_TEXT SECTION_
Mixology is an American sitcom that aired during the 2013–14 television season on ABC. The series was co-created by Jon Lucas and Scott Moore, who also serve as co-executive producers with Ryan Seacrest and Nina Wass for Ryan Seacrest Productions and ABC Studios. The series was green-lit by ABC for a series order pick up on May 10, 2013.

On November 19, 2013, it was announced that the series would premiere on February 26, 2014.

On May 8, 2014, ABC canceled Mixology after only one season.

Synopsis
The series takes place all over the course of one night at a Manhattan bar called "Mix", where five women and five men meet up for more than just a casual conversation and a drink. Each episode follows two or three characters as they meet each other for the first time and from there determine the outcome in the finale, which is the end of the night.

_WHAT TO WORK ON_
#1 Answer these from the text about the sitcom Mixology:
(a) Who co-created the series?
(b) On what date did the series premiere?
(c) What is the name of the Manhattan bar where the series takes place?
#2 Write a continuation of the text about the sitcom Mixology, picking up right after its final sentence.
The lines that follow have nothing to do with the text about the sitcom Mixology.

_DATASET ROWS_
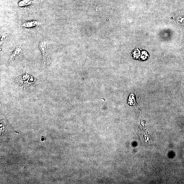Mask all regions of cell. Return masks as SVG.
Returning <instances> with one entry per match:
<instances>
[{"mask_svg": "<svg viewBox=\"0 0 184 184\" xmlns=\"http://www.w3.org/2000/svg\"><path fill=\"white\" fill-rule=\"evenodd\" d=\"M39 47L42 54V65L44 66L48 64L50 61L52 48L49 43L44 41L40 42Z\"/></svg>", "mask_w": 184, "mask_h": 184, "instance_id": "obj_1", "label": "cell"}, {"mask_svg": "<svg viewBox=\"0 0 184 184\" xmlns=\"http://www.w3.org/2000/svg\"><path fill=\"white\" fill-rule=\"evenodd\" d=\"M16 78L18 85L21 87L27 88L32 86L35 83V80L33 77L27 74L22 75V76L17 77Z\"/></svg>", "mask_w": 184, "mask_h": 184, "instance_id": "obj_2", "label": "cell"}, {"mask_svg": "<svg viewBox=\"0 0 184 184\" xmlns=\"http://www.w3.org/2000/svg\"><path fill=\"white\" fill-rule=\"evenodd\" d=\"M42 24L40 22L33 20L24 22L22 25V27L26 28H33L40 26Z\"/></svg>", "mask_w": 184, "mask_h": 184, "instance_id": "obj_3", "label": "cell"}, {"mask_svg": "<svg viewBox=\"0 0 184 184\" xmlns=\"http://www.w3.org/2000/svg\"><path fill=\"white\" fill-rule=\"evenodd\" d=\"M22 53V49L20 46H17L14 52L11 54L10 56V59L12 60H15L18 59Z\"/></svg>", "mask_w": 184, "mask_h": 184, "instance_id": "obj_4", "label": "cell"}, {"mask_svg": "<svg viewBox=\"0 0 184 184\" xmlns=\"http://www.w3.org/2000/svg\"><path fill=\"white\" fill-rule=\"evenodd\" d=\"M33 3L31 0H22L18 3V6L20 7H23L31 5Z\"/></svg>", "mask_w": 184, "mask_h": 184, "instance_id": "obj_5", "label": "cell"}, {"mask_svg": "<svg viewBox=\"0 0 184 184\" xmlns=\"http://www.w3.org/2000/svg\"><path fill=\"white\" fill-rule=\"evenodd\" d=\"M7 37V35L6 33H3L2 34L1 37V41H0L1 44L4 42V41L6 40Z\"/></svg>", "mask_w": 184, "mask_h": 184, "instance_id": "obj_6", "label": "cell"}]
</instances>
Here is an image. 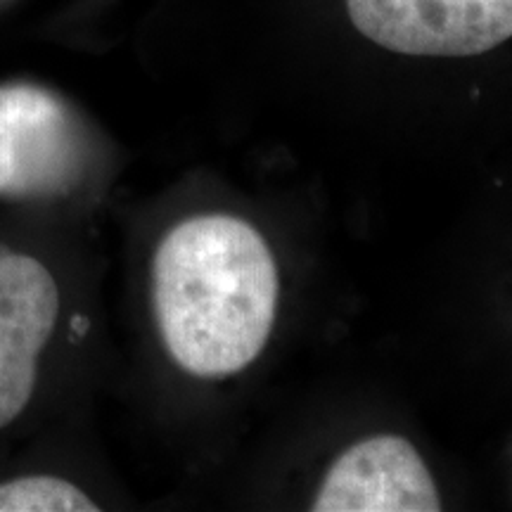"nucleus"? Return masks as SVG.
Masks as SVG:
<instances>
[{
    "label": "nucleus",
    "mask_w": 512,
    "mask_h": 512,
    "mask_svg": "<svg viewBox=\"0 0 512 512\" xmlns=\"http://www.w3.org/2000/svg\"><path fill=\"white\" fill-rule=\"evenodd\" d=\"M278 268L259 230L235 216L178 223L152 261V299L169 354L195 377H228L271 335Z\"/></svg>",
    "instance_id": "obj_1"
},
{
    "label": "nucleus",
    "mask_w": 512,
    "mask_h": 512,
    "mask_svg": "<svg viewBox=\"0 0 512 512\" xmlns=\"http://www.w3.org/2000/svg\"><path fill=\"white\" fill-rule=\"evenodd\" d=\"M79 164V128L60 95L36 83H0V197L62 195Z\"/></svg>",
    "instance_id": "obj_2"
},
{
    "label": "nucleus",
    "mask_w": 512,
    "mask_h": 512,
    "mask_svg": "<svg viewBox=\"0 0 512 512\" xmlns=\"http://www.w3.org/2000/svg\"><path fill=\"white\" fill-rule=\"evenodd\" d=\"M316 512H437V484L411 441L380 434L358 441L332 463Z\"/></svg>",
    "instance_id": "obj_5"
},
{
    "label": "nucleus",
    "mask_w": 512,
    "mask_h": 512,
    "mask_svg": "<svg viewBox=\"0 0 512 512\" xmlns=\"http://www.w3.org/2000/svg\"><path fill=\"white\" fill-rule=\"evenodd\" d=\"M0 512H98V505L67 479L36 475L0 484Z\"/></svg>",
    "instance_id": "obj_6"
},
{
    "label": "nucleus",
    "mask_w": 512,
    "mask_h": 512,
    "mask_svg": "<svg viewBox=\"0 0 512 512\" xmlns=\"http://www.w3.org/2000/svg\"><path fill=\"white\" fill-rule=\"evenodd\" d=\"M349 22L389 53L477 57L512 41V0H344Z\"/></svg>",
    "instance_id": "obj_3"
},
{
    "label": "nucleus",
    "mask_w": 512,
    "mask_h": 512,
    "mask_svg": "<svg viewBox=\"0 0 512 512\" xmlns=\"http://www.w3.org/2000/svg\"><path fill=\"white\" fill-rule=\"evenodd\" d=\"M57 313L60 292L48 268L34 256L0 247V430L34 394L38 358Z\"/></svg>",
    "instance_id": "obj_4"
}]
</instances>
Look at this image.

_ANSWER SET_
#1
(a) Jon Lucas and Scott Moore
(b) February 26, 2014
(c) "Mix"

#2
Cast and characters

Main
 Adam Campbell as Ron, a failed Internet entrepreneur who is British, ends up alone. He was born in 1983 in Bath, England to parents who were alcoholics. When Ron was old enough, his parents shipped him off to an expensive boarding school. He became a hustler and moved to New York City where he became an internet entrepreneur. He, just like his parents, was the life of the party. He lost millions of dollars in investments when he used the money to buy things for himself, which is illegal.
 Adan Canto as Dominic, a dark and mysterious bartender, ends up alone. Dominic was more into superficial relationships. Ever since he was born, he was the hottest guy. He moved to New York City where he was instantly offered job by a bar he had mistakenly stumbled into. He earns more money than a normal person does, while having sex with random women. For the first time in his life he didn't get what he wanted, a successful music career. His last name is Veracruz.
 Alexis Carra as Jessica, a single mom with two kids; a son and a daughter. She was born in a bar. Ever since she was a kid, Jessica dreamed of being a fashion designer with her best friend Fab. However, she got pregnant with the lead singer in a band. At the beginning of the night, she goes to the bar to meet Ron, who promptly throws up in her purse. She later ends up friends with Bruce. In her online profile, her last name is shown to be Genser.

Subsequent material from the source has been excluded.